— Tâches à réaliser —
a - Dans le texte sur la mission chrétienne, quelle action est qualifiée de « sceau de l'apostolat chrétien » ?
b - Prolongez le texte sur la mission chrétienne à partir de l'endroit où il s'interrompt.

— Texte à lire —
———

Le Concile a reconnu la présence, dans les diverses religions et
spiritualités humaines, de « semences du Verbe », reprenant le concept
de logos séminal développé par Justin32. Mais l'apologiste martyr nous
fait
remarquer la différence essentielle entre un reflet, une idée ou une
ressemblance ; et la rencontre du Logos lui-même, en son intégralité.
L'exigence de l'annonce de la nouveauté radicale de la vie baptismale
demeure33 : en effet, ces « semences de Verbe » ne tirent leur
validité, leur valeur, que du Christ34 ; le Christ révèle pleinement l'homme à lui-même, en lui annonçant
sa
vocation d'intimité avec Dieu. Pourquoi dès lors tairions-nous
l'intégralité de la Vérité à ceux qui en tant qu'hommes, sont animés du
même désir que nous ?
« Que vos oeuvres brillent devant les hommes, afin
qu'ils voient et admirent votre Père qui est dans les
cieux. »35
À la source et au début de la mission se situe le témoignage d'une vie
authentiquement chrétienne, en premier par l'action caritative,
« sceau de l'apostolat chrétien »36.
En particulier aujourd'hui, où les hommes écoutent davantage les
témoins que les maîtres, ce premier mode d'évangélisation est
essentiel. Notre engagement dans la recherche de la paix et
la justice, et le débordement de notre vie spirituelle, ne peuvent
qu'éveiller l'intérêt de l'autre, le Christ étant principe et modèle
de l'humanité rénovée à laquelle tous aspirent. Si nous vivons en
intimité avec le Christ, l'Évangile apparaîtra comme facteur de
progrès et de libération et le Christ comme ce qu'il est :
l'« Attente des nations et leur Sauveur ».

———

— Liste des données —

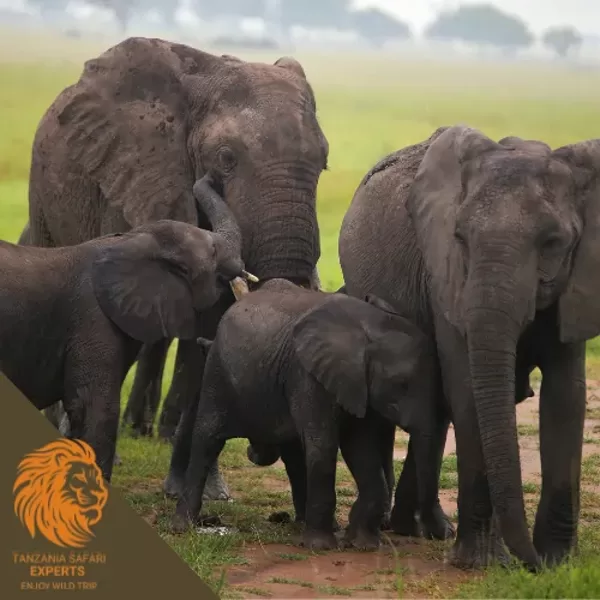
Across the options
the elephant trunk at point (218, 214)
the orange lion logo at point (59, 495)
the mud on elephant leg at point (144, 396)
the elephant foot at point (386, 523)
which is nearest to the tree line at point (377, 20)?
the mud on elephant leg at point (144, 396)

———

— Réponses —
a - L'action caritative.

b -
L'Esprit-Saint, protagoniste de la mission37
De plus, le sujet transcendant de l'oeuvre salvifique
reste toujours l'Esprit-Saint, particulièrement lors de l'annonce du
kérygme38. Il agit en l'orateur et en l'auditeur, du désir de la
vérité à la persévérance dans la foi ; c'est lui qui suscite toute prière
authentique. « Quand donc la parole de Dieu parvient à nos oreilles, par
le ministère des prédicateurs, la puissance divine est à l'oeuvre
derrière le son de la voix
humaine, et celui qui a encouragé la mission de l'évangélisateur,
renforce aussi les dispositions de l'auditeur : la parole substantielle
paraît douce à l'âme, les ténèbres anciennes sont repoussées par la
nouvelle lumière et le regard intérieur est débarrassé du voile de
l'erreur qui l'obscurcissait depuis longtemps. »39 Se souvenir que nous
sommes « administrateurs de la grâce multiforme de Dieu »40 peut nous aider à rester humbles, tout en
gardant une confiance inébranlable en les dons de l'Esprit.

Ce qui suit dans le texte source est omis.